Segment Start: Task material
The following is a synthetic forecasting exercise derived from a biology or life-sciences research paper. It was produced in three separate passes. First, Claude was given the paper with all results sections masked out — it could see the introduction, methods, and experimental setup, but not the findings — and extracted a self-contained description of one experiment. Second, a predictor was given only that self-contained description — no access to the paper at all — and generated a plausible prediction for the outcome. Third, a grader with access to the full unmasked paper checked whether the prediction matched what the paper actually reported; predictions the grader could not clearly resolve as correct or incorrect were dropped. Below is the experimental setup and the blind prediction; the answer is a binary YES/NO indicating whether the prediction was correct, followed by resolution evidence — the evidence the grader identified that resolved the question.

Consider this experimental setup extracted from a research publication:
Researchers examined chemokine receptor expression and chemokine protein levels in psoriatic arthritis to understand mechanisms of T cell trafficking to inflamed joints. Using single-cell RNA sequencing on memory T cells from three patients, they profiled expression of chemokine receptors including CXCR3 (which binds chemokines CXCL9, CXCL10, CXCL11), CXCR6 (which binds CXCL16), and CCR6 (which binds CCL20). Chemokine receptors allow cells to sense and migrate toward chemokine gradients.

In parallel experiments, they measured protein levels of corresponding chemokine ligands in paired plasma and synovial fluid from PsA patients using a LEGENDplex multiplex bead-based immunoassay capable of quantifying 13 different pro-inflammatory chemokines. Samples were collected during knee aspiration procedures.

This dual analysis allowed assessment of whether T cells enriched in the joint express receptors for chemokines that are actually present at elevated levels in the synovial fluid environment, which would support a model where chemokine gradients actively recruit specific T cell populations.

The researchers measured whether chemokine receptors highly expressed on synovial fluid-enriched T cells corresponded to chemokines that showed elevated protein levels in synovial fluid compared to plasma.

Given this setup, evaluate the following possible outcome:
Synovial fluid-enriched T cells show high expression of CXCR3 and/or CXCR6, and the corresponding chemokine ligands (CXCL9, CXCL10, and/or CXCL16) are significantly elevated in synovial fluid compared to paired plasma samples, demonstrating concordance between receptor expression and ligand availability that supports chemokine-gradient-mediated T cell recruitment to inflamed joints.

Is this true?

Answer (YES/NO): YES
Segment End: Task material
Task instructions.
Here the output must be the lines above from the line with "In parallel experiments, they" to the line with "This dual analysis", both included, duplicated word for word and nothing else.

Your response.
In parallel experiments, they measured protein levels of corresponding chemokine ligands in paired plasma and synovial fluid from PsA patients using a LEGENDplex multiplex bead-based immunoassay capable of quantifying 13 different pro-inflammatory chemokines. Samples were collected during knee aspiration procedures.

This dual analysis allowed assessment of whether T cells enriched in the joint express receptors for chemokines that are actually present at elevated levels in the synovial fluid environment, which would support a model where chemokine gradients actively recruit specific T cell populations.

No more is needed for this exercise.